In these two programs, students are taught the basic building blocks of innovation, drawing from innovation doctrines such as lean startup, agile product development, Hacking For Defense, and Jeff DeGraff’s iGenome. Students identify a capability gap from their recent and relevant operational experience and effectively act as their own customer for problem curation and MVP development. The students’ capstone project deliverable combines elements of a detailed and validated use case, such as what might come out of a well-executed Phase-1 SBIR, with a dual-track commercialization strategy, describing how the solution could be transitioned within the DoD or transferred and scaled to a commercial market. 

Defense Innovation Course 2For both programs, I bring to the cohorts practical instruction in use-case development, prototyping, testing, and transition based on experience advising hundreds of dual-use startups. To make the innovation capstone truly “applied,” we also inject real technologies from our broad and dual-use seasoned portfolio of emerging technology startups. Blending in relevant technology and experienced entrepreneurs helps the students develop a tangible and feasible use case, both grounded in technological reality and accounting for product development and go-to-market factors. In addition to creating innovators, these students – typically considered a lost human capital asset while in school – are creating innovations, their coursework spinning out funded projects such as Project Re:fuel.

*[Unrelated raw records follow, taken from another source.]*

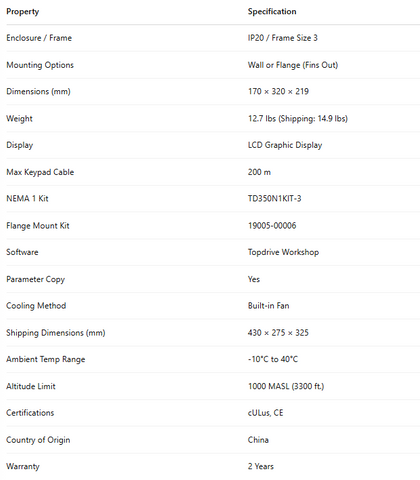 | Property | Specification |
|---|---|
| Enclosure / Frame | IP20 / Frame Size 3 |
| Mounting Options | Wall or Flange (Fins Out) |
| Dimensions (mm) | 170 × 320 × 219 |
| Weight | 12.7 lbs (Shipping: 14.9 lbs) |
| Display | LCD Graphic Display |
| Max Keypad Cable | 200 m |
| NEMA 1 Kit | TD350N1KIT-3 |
| Flange Mount Kit | 19005-00006 |
| Software | Topdrive Workshop |
| Parameter Copy | Yes |
| Cooling Method | Built-in Fan |
| Shipping Dimensions (mm) | 430 × 275 × 325 |
| Ambient Temp Range | -10°C to 40°C |
| Altitude Limit | 1000 MASL (3300 ft.) |
| Certifications | cULus, CE |
| Country of Origin | China |
| Warranty | 2 Years |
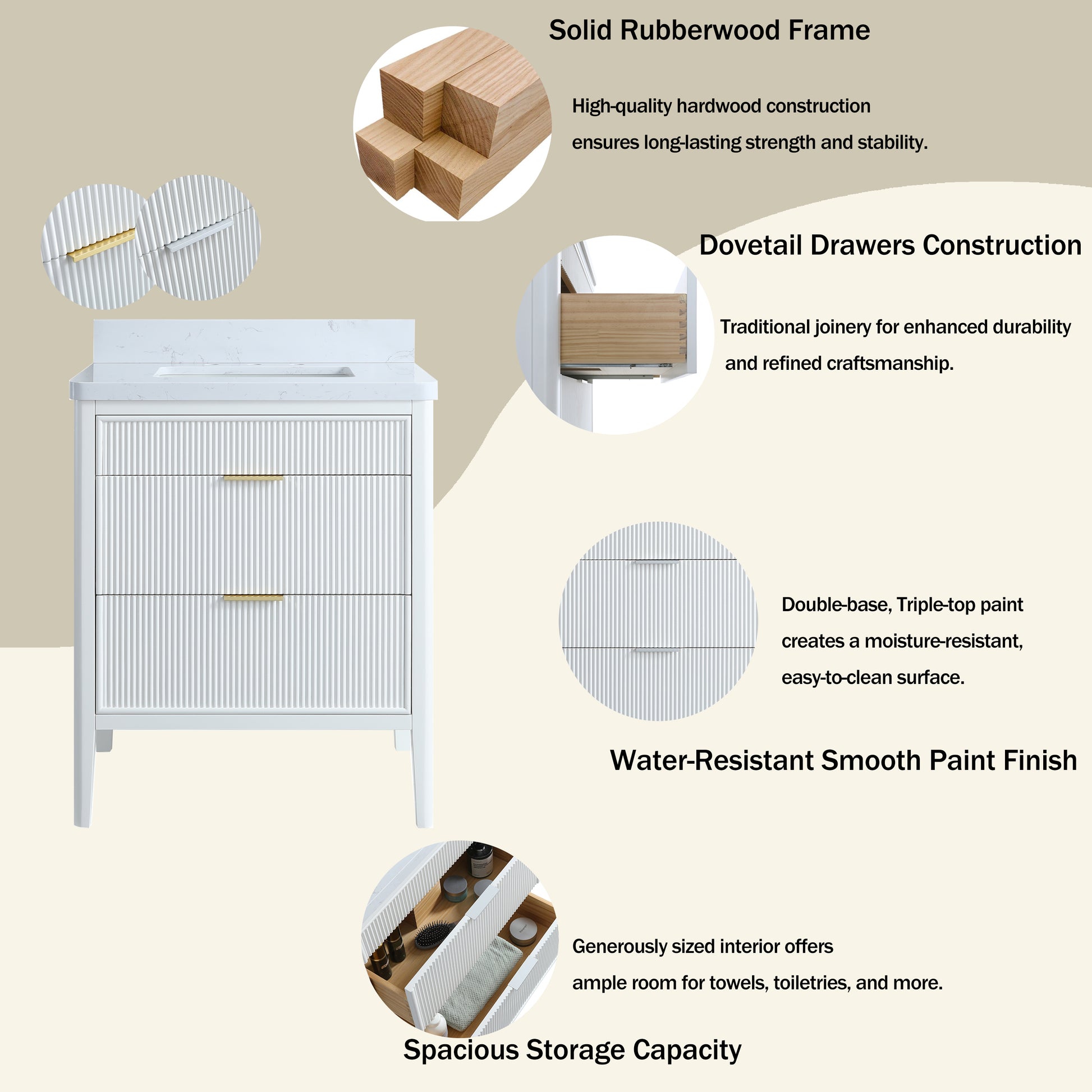 Solid Rubberwood Frame

High-quality hardwood construction ensures long-lasting strength and stability.

Dovetail Drawers Construction

Traditional joinery for enhanced durability and refined craftsmanship.

Double-base, Triple-top paint creates a moisture-resistant, easy-to-clean surface.

Water-Resistant Smooth Paint Finish

Generously sized interior offers ample room for towels, toiletries, and more.

Spacious Storage Capacity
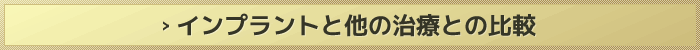 › インプラントと他の治療との比較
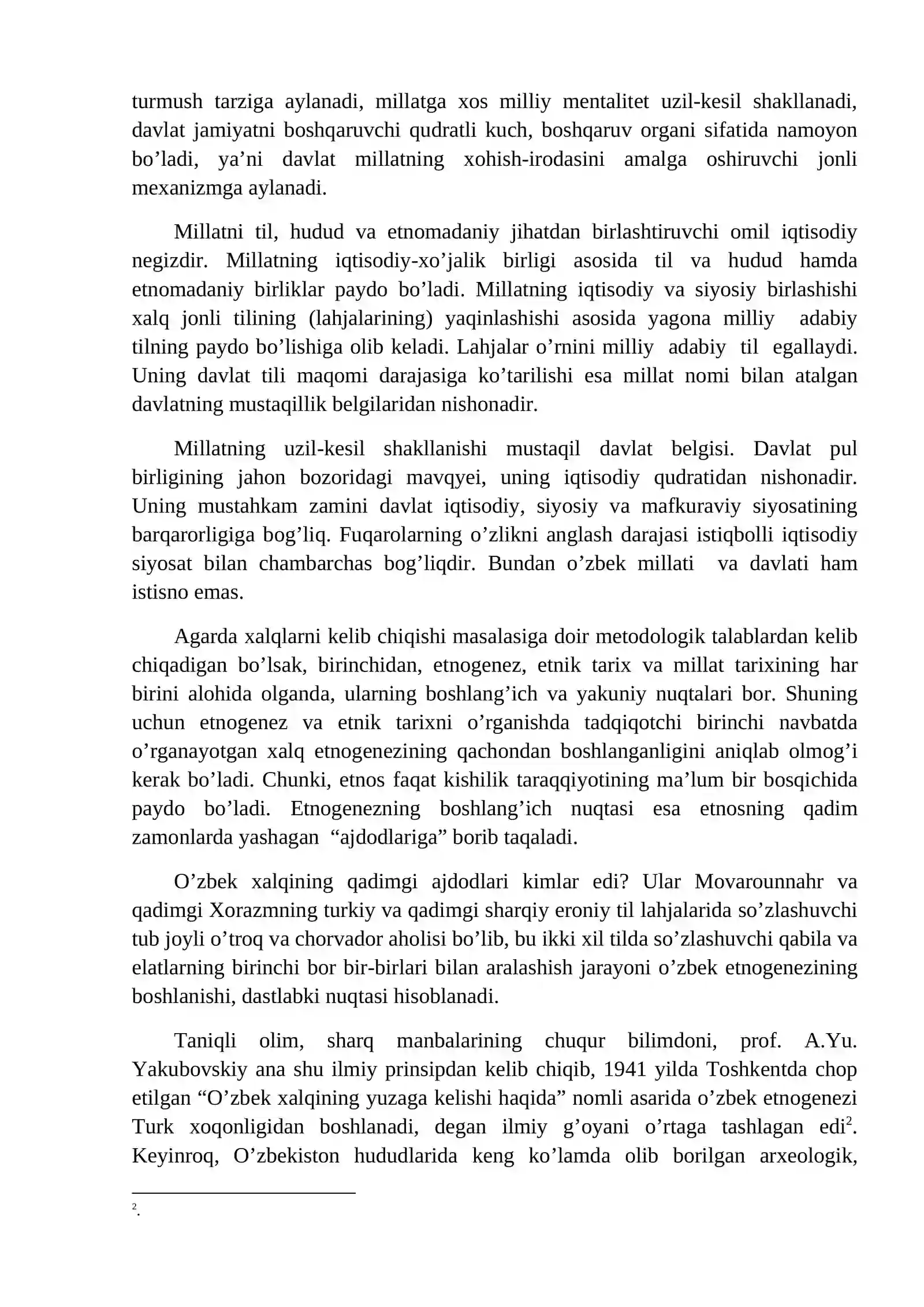 turmush tarziga aylanadi, millatga xos milliy mentalitet uzil-kesil shakllanadi, davlat jamiyatni boshqaruvchi qudratli kuch, boshqaruv organi sifatida namoyon bo'ladi, ya'ni davlat millatning xohish-irodasini amalga oshiruvchi jonli mexanizmga aylanadi.

Millatni til, hudud va etnomadaniy jihatdan birlashtiruvchi omil iqtisodiy negizdir. Millatning iqtisodiy-xo'jalik birligi asosida til va hudud hamda etnomadaniy birliklar paydo bo'ladi. Millatning iqtisodiy va siyosiy birlashishi xalq jonli tilining (lahjalarining) yaqinlashishi asosida yagona milliy adabiy tilning paydo bo'lishiga olib keladi. Lahjalar o'rnini milliy adabiy til egallaydi. Uning davlat tili maqomi darajasiga ko'tarilishi esa millat nomi bilan atalgan davlatning mustaqillik belgilaridan nishonadir.

Millatning uzil-kesil shakllanishi mustaqil davlat belgisi. Davlat pul birligining jahon bozoridagi mavqyei, uning iqtisodiy qudratidan nishonadir. Uning mustahkam zamini davlat iqtisodiy, siyosiy va mafkuraviy siyosatining barqarorligiga bog'liq. Fuqarolarning o'zlikni anglash darajasi istiqbolli iqtisodiy siyosat bilan chambarchas bog'liqdir. Bundan o'zbek millati va davlati ham istisno emas.

Agarda xalqlarni kelib chiqishi masalasiga doir metodologik talablardan kelib chiqadigan bo'lsak, birinchidan, etnogenez, etnik tarix va millat tarixining har birini alohida olganda, ularning boshlang'ich va yakuniy nuqtalari bor. Shuning uchun etnogenez va etnik tarixni o'rganishda tadqiqotchi birinchi navbatda o'rganayotgan xalq etnogenezining qachondan boshlanganligini aniqlab olmog'i kerak bo'ladi. Chunki, etnos faqat kishilik taraqqiyotining ma'lum bir bosqichida paydo bo'ladi. Etnogenezning boshlang'ich nuqtasi esa etnosning qadim zamonlarda yashagan "ajdodlariga" borib taqaladi.

O'zbek xalqining qadimgi ajdodlari kimlar edi? Ular Movarounnahr va qadimgi Xorazmning turkiy va qadimgi sharqiy eroniy til lahjalarida so'zlashuvchi tub joyli o'troq va chorvador aholisi bo'lib, bu ikki xil tilda so'zlashuvchi qabila va elatlarning birinchi bor bir-birlari bilan aralashish jarayoni o'zbek etnogenezining boshlanishi, dastlabki nuqtasi hisoblanadi.

Taniqli olim, sharq manbalarining chuqur bilimdoni, prof. A.Yu. Yakubovskiy ana shu ilmiy prinsipdan kelib chiqib, 1941 yilda Toshkentda chop etilgan "O'zbek xalqining yuzaga kelishi haqida" nomli asarida o'zbek etnogenezi Turk xoqonligidan boshlanadi, degan ilmiy g'oyani o'rtaga tashlagan edi$^{2}$. Keyinroq, O'zbekiston hududlarida keng ko'lamda olib borilgan arxeologik,

$^{2}$.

AD4I and iRTF are directly addressing the Defense Innovation Board and National Security Commission on Artificial Intelligence recommendations. Yet still, the Department of Defense needs an innovation education overhaul. To get it, the department should treat these cutting-edge pilot programs at NPS and AUiX like they are Phase-2 research and development efforts that are tested, proven, and ready to scale. They should document and share those findings with educational institutions across the department. And they should explore ways to replicate and scale these programs, expanding on the capstone and workshop model, and developing software tools to bring practical innovation practices to the total force. The desired end state should be a true innovation capability integrated into the profession of arms, yielding a force that is capable of using the tools delivered by the National Security Innovation Base.

But it’s not just the uniformed, operating force that needs an innovation education overhaul. The procurement community needs adapted technology development and business models to connect the Defense Innovation System and the Defense Acquisition System. Iterating, testing, and proving these transition pathways will be how we generate the necessary pull from the acquisition community to drive innovation adoption. 

Innovation PME allows officers and noncommissioned officers to develop practical skills in a controlled educational environment, seeding a culture change while delivering – albeit currently at very low quantities – real solutions back to the operating force. The same model can be applied to force generating organizations, the target student populations including servicemembers and civilian employees from the acquisition community and defense innovation cells, and their industry counterparts who comprise the other half of the materiel enterprise. Those professionals should understand why we need a Defense Innovation System, how it works, and how it integrates with the Defense Acquisition System.

We at Grayline have ideas and business models to fill these gaps, based on experience advising hundreds of technology startups and small businesses, as well as enterprise and government organizations. As former Army officers, we also know that ideas are great, but execution is better. Action is coming.